What you Need to Know About the 2020 Census
We all have a general idea of the census as a comprehensive nationwide government-conducted survey that is conducted once every ten years. But the results of that survey are much more far-reaching than one would imagine. Although the 2020 Census may seem far off in time, it’s worth noting that preparations for it began in 2017, and the data that will be gathered will be analyzed well into 2023. As the Census Bureau begins opening Early Area Census Offices (ACOs) to oversee address canvassing, it’s worth taking a moment to learn exactly in what ways the census impacts our communities, and what we have to look forward to over the next few years.
The primary constitutional purpose for the decennial census is to determine how many congressional representatives each state will have for the next decade, and to ensure equal representation in the redistricting process. It directly impacts the distribution of $800 billion in federal investments across states, counties, and cities, and provides the most reliable and complete data for research, decision-making, and planning for both the public and private sectors. A few of the ways our communities rely on census data include infrastructure and transportation planning, the characterization of built structures for zoning and permitting processes, the location of retail outlets and logistics facilities, and forecasting business sales and growth projections.
In 1790, U.S. Marshals counted fewer than 4 million people through simple paper tallies. Today, the U.S. Census Bureau prepares to hire as many as 500,000 temporary workers to count more than 330 million people in 2020. Suffice it to say, the process has come a long way since its early days. More than ever, technology plays a central role, as the 2020 Census will be the first to offer options for internet and phone responses. Lead-up activities like aerial imaging software from the National Geospatial Intelligence Agency and other agencies will supplant a large portion of costlier in-field activities, such as in-person canvassing of every street and road to finalize address files. Enumerators, who will go door-to-door to non-responding households, will be equipped with smart devices and visits will be conducted digitally instead of with pen and paper. This will transmit collected data in real time directly to the Census Bureau, which houses some of the most secure servers within the federal government.

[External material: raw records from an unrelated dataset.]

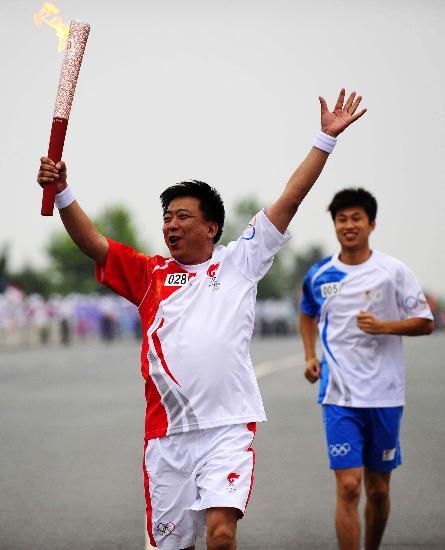 图文-北京奥运圣火在大连传递 火炬手顾善家招手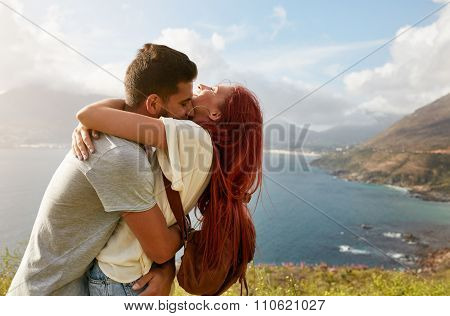 Loving Young Couple Embracing Outdoors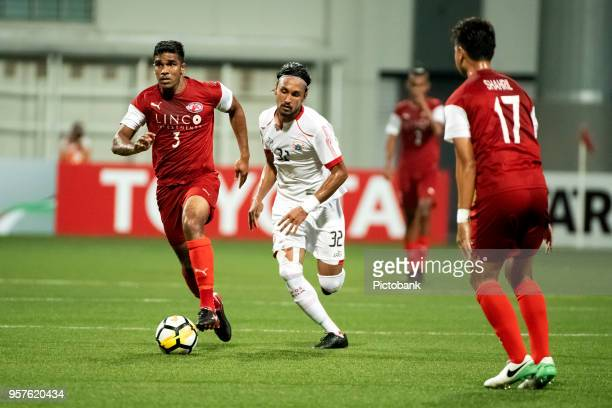 Anumanthan Kumar of Home United is pursued by Rohit Chand of Persija Jakarta during the AFC Cup Zonal Semi final between Home United and Persija...
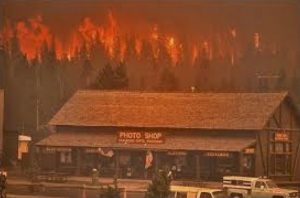 Fire encroaches upon Old Faithful Village during the 1988 forest fires.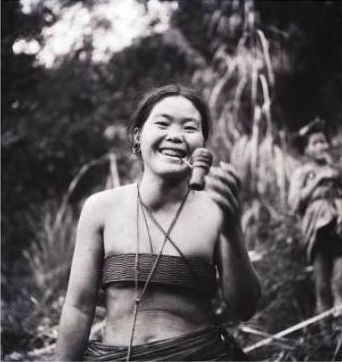 A Hill Miri woman wearing the characteristic cane brassiere, Subansiri Valley, Arunachal Pradesh.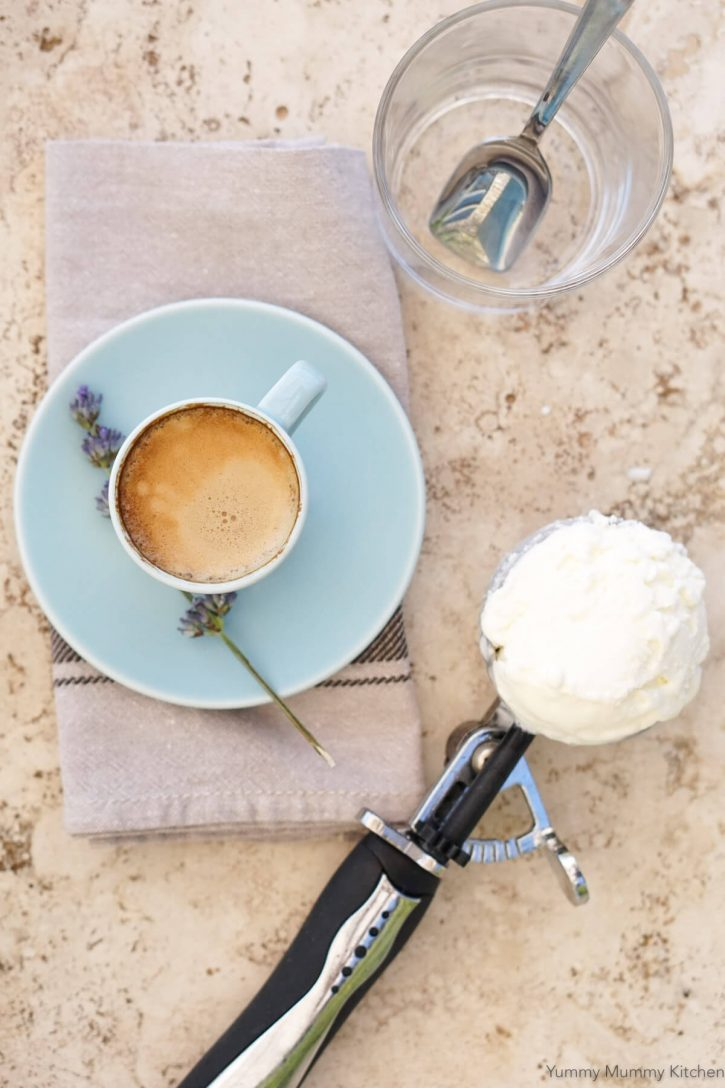 A shot of espresso in a cup, a scoop of vanilla ice cream in an ice cream scooper, and a glass with spoon on a tabletop to make affogato.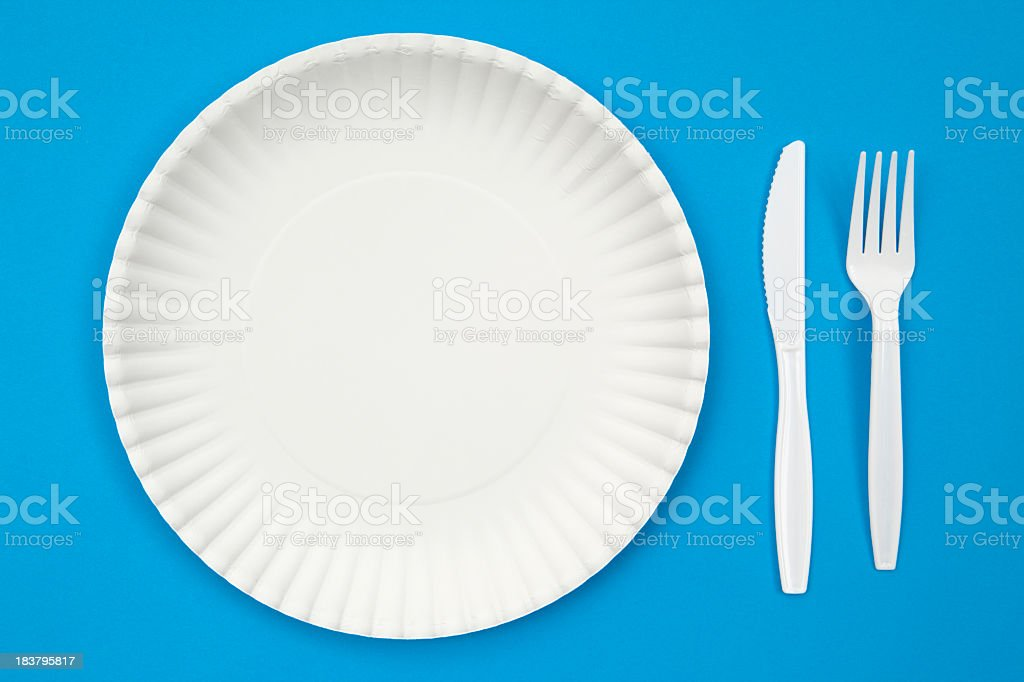 Paper plate and plastic utensils on blue background stock photo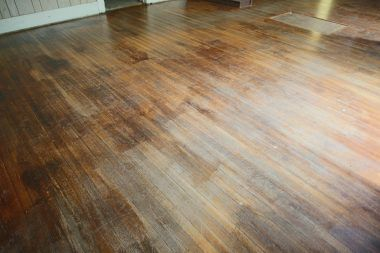 Magnified view of original hardwood floors in the formal dining room.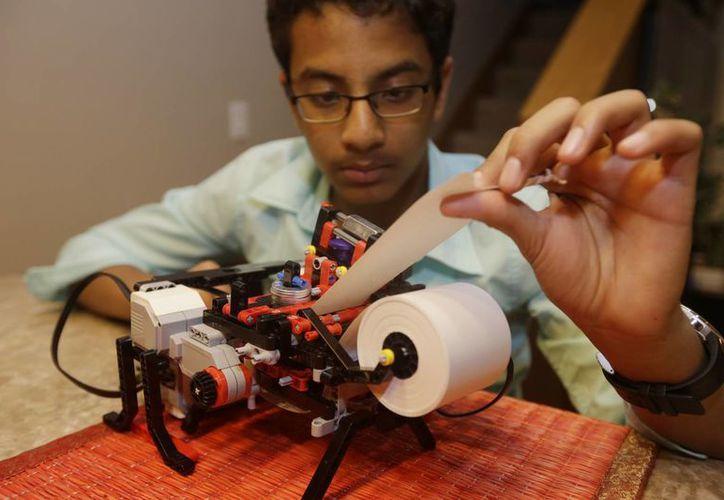 Shubham Banerjee trabaja en su modelo robótico de impresora braille en su hogar el 6 de enero del 2015 en Santa Clara, California. (Agencias)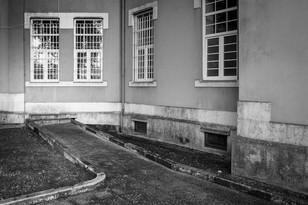 """Em tempos chamei-lhe """"Metáfora de um outro desencontro"""". É uma fotografia das traseiras de um pavilhão do antigo Hospital Júlio de Matos, em Lisboa. Todo o peso simbólico daquela instituição parece condensar-se neste caminho que termina com dois degraus que dão acesso a uma janela gradeada. Ao lado há uma porta, iluminada, mas não é aí que o caminho vai dar. Também poderíamos descrever a imagem em sentido inverso: Num hospital psiquiátrico há uma sala com duas janelas gradeadas. Se porventura não fossem gradeadas e não fossem janelas, mas portas, de uma delas seria possível aceder, descendo dois degraus, a um caminho que passa por entre as árvores do jardim."""
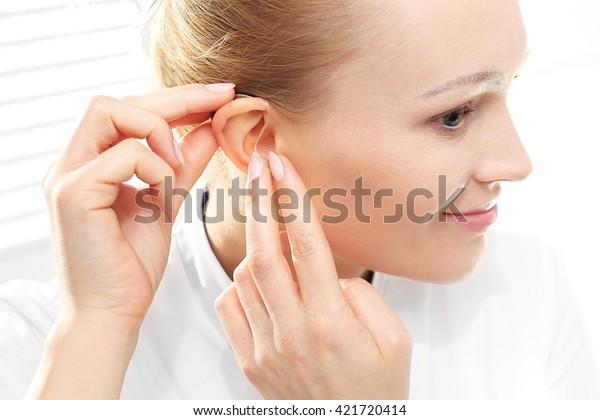 Hörstörungen. Junge Frau nimmt Hörgerät an
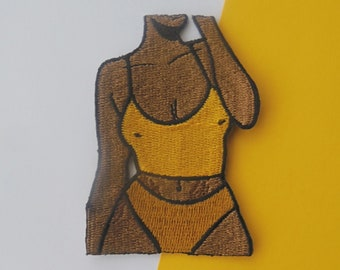 Curvaceous yellow dark skinned embroidered iron-on sew on patch | body positive patch, stretchmarks patch, female form patch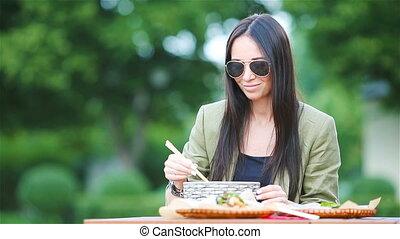 femme mange, loin, jeune, rue, prendre, nouilles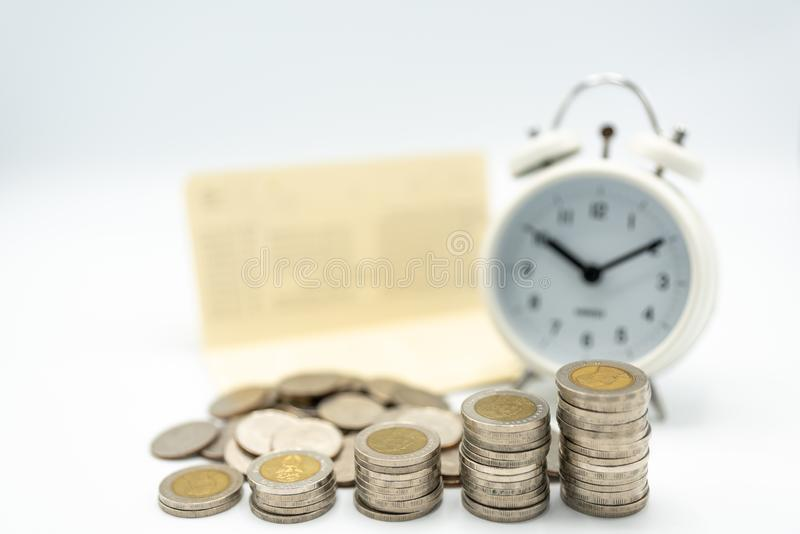 Stacking coins arranged as growth graph with soft focus of alarm clock and bookbank stock images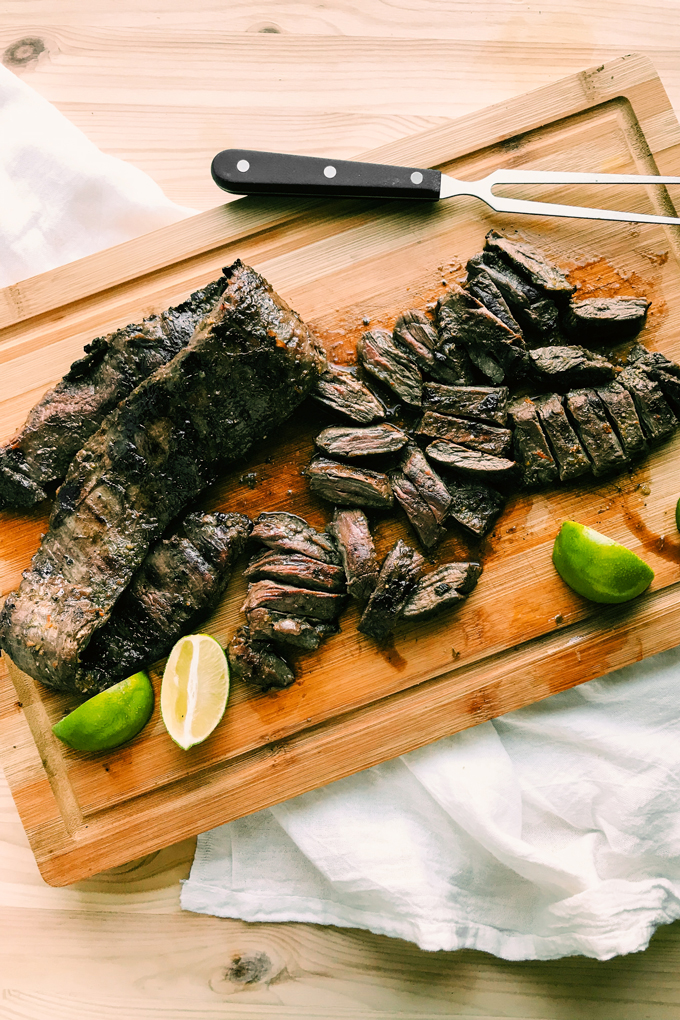 grilled skirt steak and limes on a bamboo cutting board
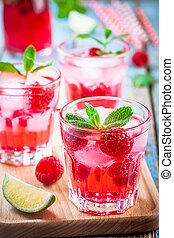 Raspberry mojito in a glass with mint and lime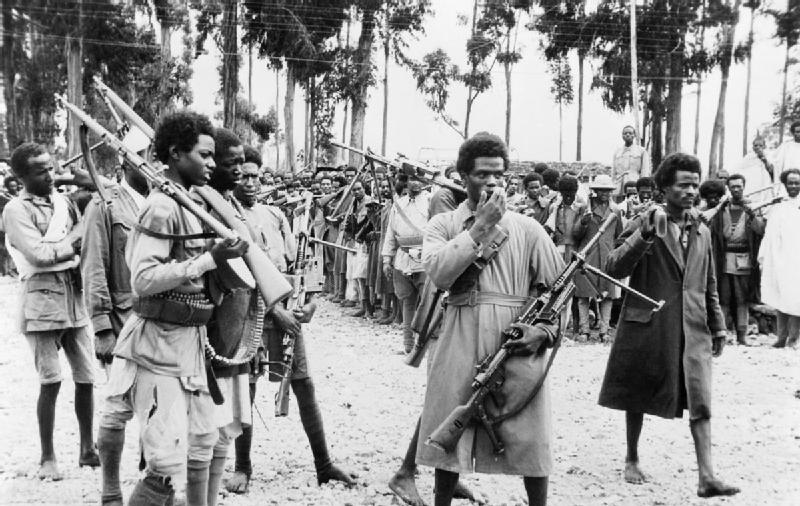 Ethiopian men gather in Addis Ababa to hear proclamation announcing return of Emperor Haile Selassie in May 1941 (Imperial War Museum: K 325)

Responders’ personally identifiable information (PII) is protected by law and will not be shared outside of the Census Bureau. It will only be used to produce statistical information, and no other government agency or court will see or use it. In addition, the complete census questionnaire will be available in 12 languages other than English, and language guides and glossaries will be available in 50 non-English languages, plus Braille.
2020 Census Operations Timeline
Spring 2019: Bureau begins recruiting in-field address canvassers.
April 2019-January 2020: Bureau works with local governments to include addresses of new housing stock expected to be closed to the elements by Census Day.
June-August 2019: Remaining ACOs open.
August-October 2019: Bureau conducts local in-field canvassing, covering about 30% of addresses, primarily in high-growth and less-stable areas.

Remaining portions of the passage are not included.